Durante entrevista ao programa Toda Hora, da Salvador FM, o candidato ao Senado pela Unidade Popular (UP), Gregório Gould, defendeu, a mudança no modelo de segurança pública adotado no Brasil. Segundo ele, o aumento da letalidade policial é acompanhado pelo crescimento das facções criminosas e demonstra, na avaliação dele, que a atual estratégia não tem conseguido combater o crime organizado.
Gould afirmou durante a sabatina que a política adotada acaba atingindo principalmente moradores das periferias e das favelas.
Para o candidato, o enfrentamento às facções deveria priorizar a investigação, o controle das fronteiras e o combate às estruturas econômicas que financiam o tráfico de drogas.
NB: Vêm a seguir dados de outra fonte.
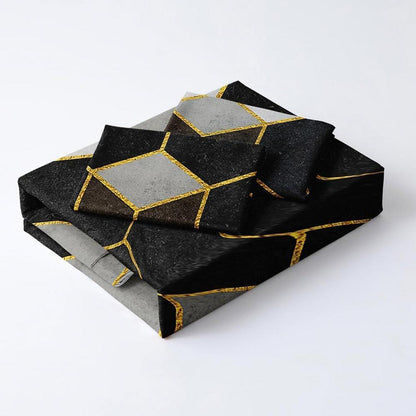 3D Geometrie Bettwäsche Set 135x200cm - Schwarz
Gould questionou a estratégia de concentrar as ações policiais nas comunidades e afirmou que armas e drogas utilizadas pelas organizações criminosas chegam de outras regiões. “Não é o nosso povo que tem que sofrer”, declarou.
Ele também defendeu o uso da inteligência policial para investigar a relação entre grupos criminosos e setores do sistema financeiro.
Gould também se posicionou a favor da desmilitarização da Polícia Militar. Segundo ele, a medida não significaria o fim do policiamento ostensivo, mas a transformação das corporações em instituições civis. O candidato defendeu ainda uma polícia comunitária, com maior proximidade com os moradores. Na avaliação dele, o caráter militar das instituições contribui para uma estrutura pouco democrática internamente e para uma formação baseada na lógica de combate a um “inimigo”.
Durante a entrevista, o candidato também criticou o que classificou como caráter de classe da segurança pública. Ele afirmou que a polícia atua de maneira diferente em áreas de maior renda e nas periferias de Salvador. Como exemplo, citou a diferença entre a atuação policial no Corredor da Vitória e no Nordeste de Amaralina. Gould ressaltou ainda que a crítica ao modelo não deve ser confundida com uma responsabilização individual dos policiais, destacando que existem bons profissionais dentro das corporações.
Ao final, Gregório Gould afirmou que a proposta da Unidade Popular é mudar o foco da política de segurança para atingir as estruturas do tráfico, em vez de concentrar a repressão sobre as comunidades pobres. Segundo ele, é necessário combater o crime organizado sem transformar a população das periferias em alvo das ações policiais.
“A Unidade Popular defende que a gente comece no Brasil a combater o tráfico de drogas e pare de combater a favela e o povo pobre”, afirmou.